Meskipun Yaman dilanda peperangan dan d tindas negara-negara kuat, namun negara tersebut tetap setia membela Palestina yang juga tertindas oleh rezim Zionis Israel. Semoga Allah Swt memberikan kemenagan kepada Yaman dalam mengahadpi agresi militer Arab Saudi cs.

16.    Jarni Adiwangsa Mumpuni Pranawa dari Jakarta

Setiap gerakan militer yang mendapat dukungan dari Amerika Serikat hampir negara-negara berkembang tidak berdaya menghadapinya. Hanya Iran, Cina, Rusia dan Korea Utara yang berdaulat dan bisa menghentikan hegemoni AS di kancah International terutama di Timur-Tengah.

Hari ini tidak ada makan siang gratis dengan bantuan AS dalam agresi militer Arab Saudi Cs ke negara Yaman.  Yaman ibarat seorang wanita cantik yang menjadi incaran para pria hidung belang AS dan Arab Saudi cs, tapi mereka akan membayar mahal, sebab Yaman adalah negara para pejuang yang tak kenal gentar.

Yaman selain kaya sumber daya alam,  juga sangat strategis untuk dijadikan pangkalan militer sebagai basis mata-matai di Timur Tengah, dan bodohnya, Arab Saudi Cs diperbudak oleh kepentinngan mereka dengan menyerang negara saudaranya sendiri. Karena kebodohannya itu, Arab Saudi rela dijadikan sekutu abadi agar tidak kalah bersaing dengan Negara Iran khususnya.

17.    Yus Multimedia

Arab Saudi mestinya tidak serakah terhadap saudaranya hingga mengundang orang-orang kafir untuk membantai saudaranya. Segeralah bertaubat dan minta maaf jika ingin tidak di azab oleh Allah Swt.

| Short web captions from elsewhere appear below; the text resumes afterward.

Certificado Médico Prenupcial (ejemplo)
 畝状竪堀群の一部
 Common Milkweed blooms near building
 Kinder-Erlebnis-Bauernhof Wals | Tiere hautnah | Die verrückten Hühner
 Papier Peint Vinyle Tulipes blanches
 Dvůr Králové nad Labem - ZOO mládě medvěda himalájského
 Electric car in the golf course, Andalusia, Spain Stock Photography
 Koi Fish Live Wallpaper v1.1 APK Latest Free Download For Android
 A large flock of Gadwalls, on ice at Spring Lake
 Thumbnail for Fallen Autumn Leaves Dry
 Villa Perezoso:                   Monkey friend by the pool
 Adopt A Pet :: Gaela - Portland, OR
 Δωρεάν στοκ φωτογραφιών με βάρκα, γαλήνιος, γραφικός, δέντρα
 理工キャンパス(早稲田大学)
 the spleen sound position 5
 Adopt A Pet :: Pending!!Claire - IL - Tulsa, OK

Jika tidak bertaubat, mereka tak ubahnya seperti binatang yang tidak punya perikemanusiaan demi cinta dunia yang sementara ini.

18.    Dian Yuliastuti

Doa tetap dilantunkan untuk kebebasan Yaman dari kezaliman Arab Saudi dan sekutunya.

19.    Nandoko

Serangan itu harus dihentikan dengan cara apapun supaya negara-negara Muslim bisa konsentrasi kepada isu Palestina dan upaya rezim Zionis Israel untuk mencaplok Palestina.
20.    Khofidin

Ya Allah selamatkan Yaman dan menangkan tentaranya setiap bertempur melawan musuh yang zalim.

21.    Etta Hasyimiah

Saya kagum dengan kelompok Yaman yang memiliki kekuatan ganda menghadapi serangan Arab Saudi dari segala penjuru. Meskipun kelompok mereka lebuh sedikit dari kelompok Al-Saud, namun ada pertolongan Allah Swt di bumi.

22.    Dwi Al Farisi dari Klaten Jawa Tengah

Apabila alasan seranganan ke Yaman itu hanya karena pengaruh Syiah di negara ini yang semakin besar, bukankan Syiah itu juga Muslim? Lalu kenapa harus menyerang saudara muslimnnya sendiri? Bukankah keyakinan itu merupakan Hak Asasi Manusia. 

Apabila alasannya hanya karena minyak dan sebagainnya? Bukankah minyak dari Arab Saudi itu sudah membuat negara ini kaya? Sungguh miris ketika seorang Muslim menyerang saudara Muslimnya sendiri. Apalagi yang membantu menyerang adalah negara-negara non-Muslim. Lalu ada motif apakah di balik serangan ini?

23.    Luqman Hakiem dari Jakarta

Koalisi Arab Saudi semakin brutal di Yaman, kecaman PBB pung tak lagi di dengar. Adakah negara yang bersedia membantu Yaman?

24.    Hashimi Ashari

Ya allah selamatkan Yaman dan menangkan tentaranya tiap bertempur melawan musuh yang zalim dan tidak berperikemaknusian serta kufur nikmat ini.

25.    M Razif Al-Fathani

Ini bukan lagi soal perang yang di landasi konsensus yang di tetapkan PBB, tetapi adalah nyata pembantaian yang dilakukan oleh Bani al-Saud bersama kawan karibnya yaitu Amerika Serikan dan koalisinya. Jika motifnya adalah politik dan persoalan mazhab maka menurut prediksi tidak akan sekejam ini. Ini murni ketidak sukaan Bani al-Saud terhadap Yaman, sebab dulu Yaman berada dibawah kekuasaan kerajaan al-Saud.